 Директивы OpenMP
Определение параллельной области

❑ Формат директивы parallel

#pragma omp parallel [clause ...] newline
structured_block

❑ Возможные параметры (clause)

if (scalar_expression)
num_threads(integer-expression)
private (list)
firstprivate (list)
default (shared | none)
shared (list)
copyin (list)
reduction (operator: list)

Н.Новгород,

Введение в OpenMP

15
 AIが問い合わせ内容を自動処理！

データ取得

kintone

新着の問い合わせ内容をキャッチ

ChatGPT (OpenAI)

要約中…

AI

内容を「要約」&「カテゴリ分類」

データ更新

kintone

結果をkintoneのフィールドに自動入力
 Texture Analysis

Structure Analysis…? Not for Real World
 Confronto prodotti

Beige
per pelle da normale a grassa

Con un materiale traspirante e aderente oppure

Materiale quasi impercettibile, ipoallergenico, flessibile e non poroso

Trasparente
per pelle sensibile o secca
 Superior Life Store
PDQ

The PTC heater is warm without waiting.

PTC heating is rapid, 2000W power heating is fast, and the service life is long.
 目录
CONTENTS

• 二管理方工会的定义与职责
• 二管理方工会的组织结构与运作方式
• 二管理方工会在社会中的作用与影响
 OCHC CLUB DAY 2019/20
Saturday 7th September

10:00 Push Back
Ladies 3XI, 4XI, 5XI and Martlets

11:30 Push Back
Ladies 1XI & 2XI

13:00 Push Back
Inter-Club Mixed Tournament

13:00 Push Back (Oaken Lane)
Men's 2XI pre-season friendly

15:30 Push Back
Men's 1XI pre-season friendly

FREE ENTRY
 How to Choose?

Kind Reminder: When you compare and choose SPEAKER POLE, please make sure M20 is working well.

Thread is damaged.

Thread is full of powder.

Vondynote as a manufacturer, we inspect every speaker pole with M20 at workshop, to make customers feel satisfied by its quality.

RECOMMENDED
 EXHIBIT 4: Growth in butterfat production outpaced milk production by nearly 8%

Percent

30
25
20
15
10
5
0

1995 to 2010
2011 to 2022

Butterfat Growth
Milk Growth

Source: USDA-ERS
● ● ● ●
→ **What the exercise asks**
All of the data above needs to be transcribed verbatim.

→ **Answer section**
 Директивы OpenMP
Определение параллельной области

❑ Формат директивы parallel

#pragma omp parallel [clause ...] newline
structured_block

❑ Возможные параметры (clause)

if (scalar_expression)
num_threads(integer-expression)
private (list)
firstprivate (list)
default (shared | none)
shared (list)
copyin (list)
reduction (operator: list)

Н.Новгород,

Введение в OpenMP

15
 AIが問い合わせ内容を自動処理！

データ取得

kintone

新着の問い合わせ内容をキャッチ

ChatGPT (OpenAI)

要約中…

AI

内容を「要約」&「カテゴリ分類」

データ更新

kintone

結果をkintoneのフィールドに自動入力
 Texture Analysis

Structure Analysis…? Not for Real World
 Confronto prodotti

Beige
per pelle da normale a grassa

Con un materiale traspirante e aderente oppure

Materiale quasi impercettibile, ipoallergenico, flessibile e non poroso

Trasparente
per pelle sensibile o secca
 Superior Life Store
PDQ

The PTC heater is warm without waiting.

PTC heating is rapid, 2000W power heating is fast, and the service life is long.
 目录
CONTENTS

• 二管理方工会的定义与职责
• 二管理方工会的组织结构与运作方式
• 二管理方工会在社会中的作用与影响
 OCHC CLUB DAY 2019/20
Saturday 7th September

10:00 Push Back
Ladies 3XI, 4XI, 5XI and Martlets

11:30 Push Back
Ladies 1XI & 2XI

13:00 Push Back
Inter-Club Mixed Tournament

13:00 Push Back (Oaken Lane)
Men's 2XI pre-season friendly

15:30 Push Back
Men's 1XI pre-season friendly

FREE ENTRY
 How to Choose?

Kind Reminder: When you compare and choose SPEAKER POLE, please make sure M20 is working well.

Thread is damaged.

Thread is full of powder.

Vondynote as a manufacturer, we inspect every speaker pole with M20 at workshop, to make customers feel satisfied by its quality.

RECOMMENDED
 EXHIBIT 4: Growth in butterfat production outpaced milk production by nearly 8%

Percent

30
25
20
15
10
5
0

1995 to 2010
2011 to 2022

Butterfat Growth
Milk Growth

Source: USDA-ERS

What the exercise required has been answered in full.